= Sarin P =

Indian politician

Dr. P. Sarin is an Indian politician, physician and former civil servant from Palakkad, Kerala. He served as the Convener of the Kerala Pradesh Congress Committee (KPCC) Digital Media Cell before being expelled from the Indian National Congress in October 2024. He subsequently contested the Palakkad assembly by-election in November 2024 as an independent candidate backed by the Communist Party of India (Marxist)-led Left Democratic Front (LDF), finishing third. Since 2025, he is the strategic advisor to Vijnana Keralam, an initiative to drive Kerala to a knowledge-based economy and to build a skilled workforce in Kerala.

== Early life and education ==
Sarin is a Keralite. He received his MBBS degree from Government Medical College, Kozhikode. He then appeared for the Civil Services Examination, securing the 555th rank.

== Civil service career ==
Sarin cleared the Indian Audit and Accounts Service (IA&AS) in 2009. He was posted in Thiruvananthapuram and later in Karnataka as Deputy Accountant General, before resigning from the central service in 2016 to enter politics. He resigned from the civil service in 2016 to pursue a full-time career in politics.

== Political career ==

=== Indian National Congress ===
After leaving the civil service, Sarin joined the Indian National Congress. In the 2021 Kerala Legislative Assembly election, he was fielded by the Congress as the candidate from the Ottapalam constituency, which falls under the Palakkad Lok Sabha seat. He lost the election by 15,152 votes, but increased the Congress's vote share in the constituency by 3.05 per cent.

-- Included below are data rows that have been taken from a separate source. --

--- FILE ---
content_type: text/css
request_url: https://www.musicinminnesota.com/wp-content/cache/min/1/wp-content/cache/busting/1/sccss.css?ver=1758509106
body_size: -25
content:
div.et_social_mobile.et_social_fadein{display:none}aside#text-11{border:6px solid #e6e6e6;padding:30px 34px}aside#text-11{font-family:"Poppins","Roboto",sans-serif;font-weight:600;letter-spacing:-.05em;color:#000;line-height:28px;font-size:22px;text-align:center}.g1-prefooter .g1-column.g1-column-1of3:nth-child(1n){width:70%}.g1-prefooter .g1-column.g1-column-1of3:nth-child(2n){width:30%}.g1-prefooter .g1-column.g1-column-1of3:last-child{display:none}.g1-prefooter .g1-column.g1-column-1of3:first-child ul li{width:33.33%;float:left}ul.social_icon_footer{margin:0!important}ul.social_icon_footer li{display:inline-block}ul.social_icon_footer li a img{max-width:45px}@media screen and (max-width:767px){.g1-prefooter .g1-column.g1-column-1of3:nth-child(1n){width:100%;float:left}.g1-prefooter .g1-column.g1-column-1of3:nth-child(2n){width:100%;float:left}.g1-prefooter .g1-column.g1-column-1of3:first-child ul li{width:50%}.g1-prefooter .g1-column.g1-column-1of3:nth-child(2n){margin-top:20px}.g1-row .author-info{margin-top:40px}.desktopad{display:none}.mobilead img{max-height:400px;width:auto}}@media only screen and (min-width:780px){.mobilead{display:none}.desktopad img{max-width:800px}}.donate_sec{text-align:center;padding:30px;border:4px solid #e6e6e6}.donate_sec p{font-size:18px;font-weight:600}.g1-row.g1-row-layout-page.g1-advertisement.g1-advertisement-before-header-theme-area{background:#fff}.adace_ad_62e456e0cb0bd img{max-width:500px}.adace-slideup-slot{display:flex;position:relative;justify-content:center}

Following the resignation of Anil Antony from the Congress in 2023, Sarin was appointed as the Convener of the Kerala Pradesh Congress Committee Digital Media Cell.

=== Expulsion from Congress ===
In October 2024, Sarin publicly criticised the Congress leadership after the party announced Rahul Mamkootathil, the Youth Congress state president, as its candidate for the Palakkad assembly by-election. He had himself sought the ticket and wrote to Congress national leaders Mallikarjun Kharge and Rahul Gandhi opposing Mamkootathil's nomination. Sarin also launched a sharp attack on the Leader of the Opposition V. D. Satheesan, accusing him of having "hijacked" the party and undermined its democratic structure.

On 17 October 2024, the Kerala Pradesh Congress Committee expelled Sarin on disciplinary grounds for anti-party activities.

=== 2024 Palakkad by-election ===
After his expulsion, Sarin was named as the LDF-backed independent candidate for the Palakkad assembly by-election. Following the announcement, he remarked, "I was a Leftist within Congress so far, now I will be a Congressman within the CPM." CPM leader E. P. Jayarajan publicly endorsed Sarin as the ideal candidate for the Left Front in Palakkad.

The by-election was held on 13 November 2024 and the results were declared on 23 November. Sarin finished third with 37,293 votes, behind the Congress's Rahul Mamkootathil (58,389 votes) and the Bharatiya Janata Party's C. Krishnakumar (39,549 votes).

== Personal life ==
Sarin is married to Dr. Soumya Sarin, a senior consultant paediatrician and neonatologist working at Medcare Hospital in Sharjah, United Arab Emirates.